Not only the movement of water and the appearance of dry land remind us of the work of YHWH for Israel. There is also the command YHWH gives to Joshua, the successor of Moses, that he is to say to the priests bearing the Ark, “When you come to the bank of the waters of the Jordan, you shall stand still in the Jordan” (Josh.3:8). Here again is an echo of one of the earlier stories. When Moses is confronted by the terrified Israelites, witnessing the onrushing Egyptian chariots while standing on the banks of the roiling Sea of Reeds, he tells them, “Do not be afraid, stand firm (or “still”), and see the deliverance that YHWH will accomplish for you today” (Ex.14:13). Though the Israelites at the Jordan are not faced with an immediate dangerous enemy, they are entering a land already occupied by numerous tribes of unknown people.
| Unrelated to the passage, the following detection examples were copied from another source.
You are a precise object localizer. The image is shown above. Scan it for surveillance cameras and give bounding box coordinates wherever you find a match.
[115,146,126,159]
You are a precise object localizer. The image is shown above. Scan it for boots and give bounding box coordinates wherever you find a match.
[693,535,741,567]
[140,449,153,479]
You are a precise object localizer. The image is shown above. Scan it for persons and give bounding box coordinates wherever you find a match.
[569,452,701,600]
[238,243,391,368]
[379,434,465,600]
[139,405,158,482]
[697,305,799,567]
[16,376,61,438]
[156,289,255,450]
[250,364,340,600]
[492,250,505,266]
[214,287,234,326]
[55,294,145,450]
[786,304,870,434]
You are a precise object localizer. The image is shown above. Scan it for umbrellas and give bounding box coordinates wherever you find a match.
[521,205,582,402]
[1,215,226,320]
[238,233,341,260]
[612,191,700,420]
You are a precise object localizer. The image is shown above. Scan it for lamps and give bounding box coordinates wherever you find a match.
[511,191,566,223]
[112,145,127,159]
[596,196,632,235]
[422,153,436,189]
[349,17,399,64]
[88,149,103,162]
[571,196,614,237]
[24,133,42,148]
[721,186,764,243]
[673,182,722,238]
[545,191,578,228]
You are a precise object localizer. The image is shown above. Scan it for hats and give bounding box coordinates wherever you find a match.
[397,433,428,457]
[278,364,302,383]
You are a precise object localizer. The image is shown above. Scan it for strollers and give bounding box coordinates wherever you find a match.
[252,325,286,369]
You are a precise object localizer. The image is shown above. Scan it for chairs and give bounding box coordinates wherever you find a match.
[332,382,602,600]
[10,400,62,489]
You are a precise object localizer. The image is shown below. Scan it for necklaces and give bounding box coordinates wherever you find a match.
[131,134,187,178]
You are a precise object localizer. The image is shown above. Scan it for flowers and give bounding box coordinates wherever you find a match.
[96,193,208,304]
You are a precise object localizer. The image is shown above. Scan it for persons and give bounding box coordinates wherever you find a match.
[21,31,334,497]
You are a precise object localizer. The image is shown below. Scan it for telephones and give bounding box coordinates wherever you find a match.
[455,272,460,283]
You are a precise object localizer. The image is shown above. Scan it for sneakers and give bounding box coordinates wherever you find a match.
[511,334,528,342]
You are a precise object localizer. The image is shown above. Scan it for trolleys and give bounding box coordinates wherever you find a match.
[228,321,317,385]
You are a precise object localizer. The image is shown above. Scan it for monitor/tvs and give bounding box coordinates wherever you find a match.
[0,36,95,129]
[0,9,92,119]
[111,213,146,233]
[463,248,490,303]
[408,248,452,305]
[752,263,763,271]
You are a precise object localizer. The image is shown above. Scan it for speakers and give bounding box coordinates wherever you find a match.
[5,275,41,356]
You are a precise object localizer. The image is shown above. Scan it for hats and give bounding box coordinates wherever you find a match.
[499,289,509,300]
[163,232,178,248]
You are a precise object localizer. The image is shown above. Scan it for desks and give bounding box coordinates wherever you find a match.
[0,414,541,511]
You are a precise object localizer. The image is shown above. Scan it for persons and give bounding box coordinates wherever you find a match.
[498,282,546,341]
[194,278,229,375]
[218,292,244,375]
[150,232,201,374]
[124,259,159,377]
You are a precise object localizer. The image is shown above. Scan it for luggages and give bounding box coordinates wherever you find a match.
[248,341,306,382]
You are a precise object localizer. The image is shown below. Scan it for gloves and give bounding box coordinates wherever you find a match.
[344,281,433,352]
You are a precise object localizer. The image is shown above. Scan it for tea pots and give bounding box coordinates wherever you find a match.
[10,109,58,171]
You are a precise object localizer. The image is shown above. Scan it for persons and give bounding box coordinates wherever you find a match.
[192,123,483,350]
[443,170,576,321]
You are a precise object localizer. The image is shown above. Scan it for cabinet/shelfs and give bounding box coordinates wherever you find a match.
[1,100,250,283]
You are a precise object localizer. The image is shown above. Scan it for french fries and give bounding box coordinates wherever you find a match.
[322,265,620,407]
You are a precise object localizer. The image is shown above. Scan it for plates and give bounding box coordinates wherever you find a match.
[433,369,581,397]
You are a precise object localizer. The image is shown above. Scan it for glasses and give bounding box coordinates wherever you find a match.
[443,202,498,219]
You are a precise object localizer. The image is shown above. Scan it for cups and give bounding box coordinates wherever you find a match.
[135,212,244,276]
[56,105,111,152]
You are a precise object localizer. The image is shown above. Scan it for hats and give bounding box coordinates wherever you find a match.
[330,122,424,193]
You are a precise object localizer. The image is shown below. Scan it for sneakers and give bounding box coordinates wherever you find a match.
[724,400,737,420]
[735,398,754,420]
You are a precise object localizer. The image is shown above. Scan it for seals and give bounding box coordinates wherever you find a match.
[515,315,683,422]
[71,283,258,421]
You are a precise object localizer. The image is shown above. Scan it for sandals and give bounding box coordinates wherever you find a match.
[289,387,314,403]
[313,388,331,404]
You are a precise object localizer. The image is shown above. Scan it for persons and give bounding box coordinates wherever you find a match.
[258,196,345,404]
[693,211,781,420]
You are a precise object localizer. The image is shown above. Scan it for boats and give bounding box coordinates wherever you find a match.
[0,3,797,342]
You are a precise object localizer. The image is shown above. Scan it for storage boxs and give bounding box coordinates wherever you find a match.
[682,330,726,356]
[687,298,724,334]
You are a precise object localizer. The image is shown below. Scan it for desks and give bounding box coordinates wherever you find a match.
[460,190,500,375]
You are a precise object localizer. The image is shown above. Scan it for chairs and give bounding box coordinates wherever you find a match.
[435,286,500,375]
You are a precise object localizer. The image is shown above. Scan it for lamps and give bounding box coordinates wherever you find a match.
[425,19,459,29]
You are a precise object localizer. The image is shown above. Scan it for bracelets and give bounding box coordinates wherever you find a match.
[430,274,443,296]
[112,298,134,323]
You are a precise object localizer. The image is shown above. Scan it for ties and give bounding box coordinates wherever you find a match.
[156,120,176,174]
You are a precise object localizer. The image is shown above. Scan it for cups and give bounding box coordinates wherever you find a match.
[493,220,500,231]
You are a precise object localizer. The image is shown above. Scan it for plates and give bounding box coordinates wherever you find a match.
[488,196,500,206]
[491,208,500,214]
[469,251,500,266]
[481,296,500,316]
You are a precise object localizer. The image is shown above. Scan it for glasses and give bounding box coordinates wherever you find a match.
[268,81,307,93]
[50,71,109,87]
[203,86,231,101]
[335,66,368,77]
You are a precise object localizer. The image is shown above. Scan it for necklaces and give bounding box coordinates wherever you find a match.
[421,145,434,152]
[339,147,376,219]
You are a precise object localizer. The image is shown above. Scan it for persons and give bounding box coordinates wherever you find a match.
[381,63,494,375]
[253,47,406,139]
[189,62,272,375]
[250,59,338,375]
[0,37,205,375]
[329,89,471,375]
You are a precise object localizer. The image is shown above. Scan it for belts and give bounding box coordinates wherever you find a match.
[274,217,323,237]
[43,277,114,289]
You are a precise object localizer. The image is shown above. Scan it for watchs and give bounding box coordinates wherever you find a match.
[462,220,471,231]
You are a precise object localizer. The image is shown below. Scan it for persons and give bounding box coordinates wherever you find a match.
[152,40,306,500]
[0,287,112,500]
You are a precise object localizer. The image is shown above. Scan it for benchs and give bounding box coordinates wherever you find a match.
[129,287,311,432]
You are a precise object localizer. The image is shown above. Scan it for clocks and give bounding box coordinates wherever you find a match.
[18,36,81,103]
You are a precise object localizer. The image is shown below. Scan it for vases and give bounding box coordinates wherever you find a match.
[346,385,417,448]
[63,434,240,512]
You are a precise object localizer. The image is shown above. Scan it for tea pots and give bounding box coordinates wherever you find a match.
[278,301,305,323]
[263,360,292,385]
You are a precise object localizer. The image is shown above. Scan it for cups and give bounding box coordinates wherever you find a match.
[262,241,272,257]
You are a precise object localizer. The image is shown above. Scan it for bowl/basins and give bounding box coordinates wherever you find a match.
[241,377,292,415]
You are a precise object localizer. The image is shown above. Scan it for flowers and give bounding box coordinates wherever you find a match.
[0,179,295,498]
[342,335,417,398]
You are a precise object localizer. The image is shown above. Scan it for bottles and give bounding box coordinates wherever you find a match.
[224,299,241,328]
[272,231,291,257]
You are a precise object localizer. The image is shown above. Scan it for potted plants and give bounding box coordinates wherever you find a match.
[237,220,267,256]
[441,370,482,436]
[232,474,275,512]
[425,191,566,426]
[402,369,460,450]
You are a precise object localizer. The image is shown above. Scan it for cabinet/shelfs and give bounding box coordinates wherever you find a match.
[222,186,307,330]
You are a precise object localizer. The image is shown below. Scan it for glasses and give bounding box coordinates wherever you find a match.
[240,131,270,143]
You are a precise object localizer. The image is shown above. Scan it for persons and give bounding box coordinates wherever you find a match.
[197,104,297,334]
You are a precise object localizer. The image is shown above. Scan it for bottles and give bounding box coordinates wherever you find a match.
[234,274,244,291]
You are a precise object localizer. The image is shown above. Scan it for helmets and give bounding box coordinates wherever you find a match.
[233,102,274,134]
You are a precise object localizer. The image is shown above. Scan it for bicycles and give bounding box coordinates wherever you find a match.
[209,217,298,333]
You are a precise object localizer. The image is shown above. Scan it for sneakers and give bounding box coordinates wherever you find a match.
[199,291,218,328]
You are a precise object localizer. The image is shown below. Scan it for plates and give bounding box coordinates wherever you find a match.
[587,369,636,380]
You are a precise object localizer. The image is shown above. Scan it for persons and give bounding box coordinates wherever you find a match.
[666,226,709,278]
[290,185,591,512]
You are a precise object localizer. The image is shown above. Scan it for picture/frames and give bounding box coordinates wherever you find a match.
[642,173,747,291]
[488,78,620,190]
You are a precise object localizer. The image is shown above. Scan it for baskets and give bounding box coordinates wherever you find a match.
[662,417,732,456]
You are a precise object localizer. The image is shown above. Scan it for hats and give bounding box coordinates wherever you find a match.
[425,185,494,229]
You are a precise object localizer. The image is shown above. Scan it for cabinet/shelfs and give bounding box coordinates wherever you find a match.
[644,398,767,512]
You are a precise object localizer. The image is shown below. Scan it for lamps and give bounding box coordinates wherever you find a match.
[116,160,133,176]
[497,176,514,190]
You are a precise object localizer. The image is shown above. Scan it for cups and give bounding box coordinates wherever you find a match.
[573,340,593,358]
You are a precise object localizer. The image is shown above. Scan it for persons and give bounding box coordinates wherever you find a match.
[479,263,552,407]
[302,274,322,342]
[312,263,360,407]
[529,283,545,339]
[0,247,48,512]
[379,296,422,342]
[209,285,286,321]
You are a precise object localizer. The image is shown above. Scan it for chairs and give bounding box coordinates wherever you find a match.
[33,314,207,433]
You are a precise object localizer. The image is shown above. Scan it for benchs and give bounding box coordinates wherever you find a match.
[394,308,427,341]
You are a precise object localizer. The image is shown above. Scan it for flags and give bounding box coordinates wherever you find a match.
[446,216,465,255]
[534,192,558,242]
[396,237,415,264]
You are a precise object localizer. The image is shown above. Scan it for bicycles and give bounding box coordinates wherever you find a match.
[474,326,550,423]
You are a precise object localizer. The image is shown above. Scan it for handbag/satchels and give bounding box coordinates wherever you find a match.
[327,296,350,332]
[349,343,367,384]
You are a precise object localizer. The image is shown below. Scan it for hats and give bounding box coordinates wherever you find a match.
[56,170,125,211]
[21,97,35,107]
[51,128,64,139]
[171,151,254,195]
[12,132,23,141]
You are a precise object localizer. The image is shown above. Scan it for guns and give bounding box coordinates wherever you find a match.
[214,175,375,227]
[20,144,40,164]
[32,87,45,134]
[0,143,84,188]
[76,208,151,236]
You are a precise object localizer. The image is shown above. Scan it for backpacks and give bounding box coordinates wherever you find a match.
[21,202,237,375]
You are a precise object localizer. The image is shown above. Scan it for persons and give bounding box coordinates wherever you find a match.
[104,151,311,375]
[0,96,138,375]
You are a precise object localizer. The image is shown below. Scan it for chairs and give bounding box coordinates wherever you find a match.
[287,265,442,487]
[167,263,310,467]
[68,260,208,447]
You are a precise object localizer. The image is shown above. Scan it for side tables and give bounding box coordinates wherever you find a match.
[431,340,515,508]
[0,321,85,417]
YHWH has promised to drive all of them out before them, yet the vivid memory of the event at the Sea of Reeds must surely give them pause, and must have provided for the author of Joshua another clear memory of the fear of that event, recapitulated now at the Jordan.

Hence, this tale at the Jordan River recalls at least two earlier crucial events in the theological history of Israel—the creation of the world and the victory over the Egyptians at the Sea of Reeds, two determinative pieces of divine action that set the tone for the work of God on behalf of the people. When Israel passes over the Jordan, they are to remember those who passed through the waters of the Sea of Reeds, and also to remember the work of the God who made all of this possible at the beginning of the creation of the world. Not only must we recall those of our community who have died, but we also are called to remember those ancient Israelite forebears in the faith who crossed the Jordan and traversed the dry ground of the Sea. And, as in every All Saints event, we must remember the central work of the God who makes all things possible, who creates the world, works on behalf of those who would be in God’s community, and remains with us, even though we “pass through the waters, and walk through the rivers, …for I am YHWH, your God” (Is.43:2-3).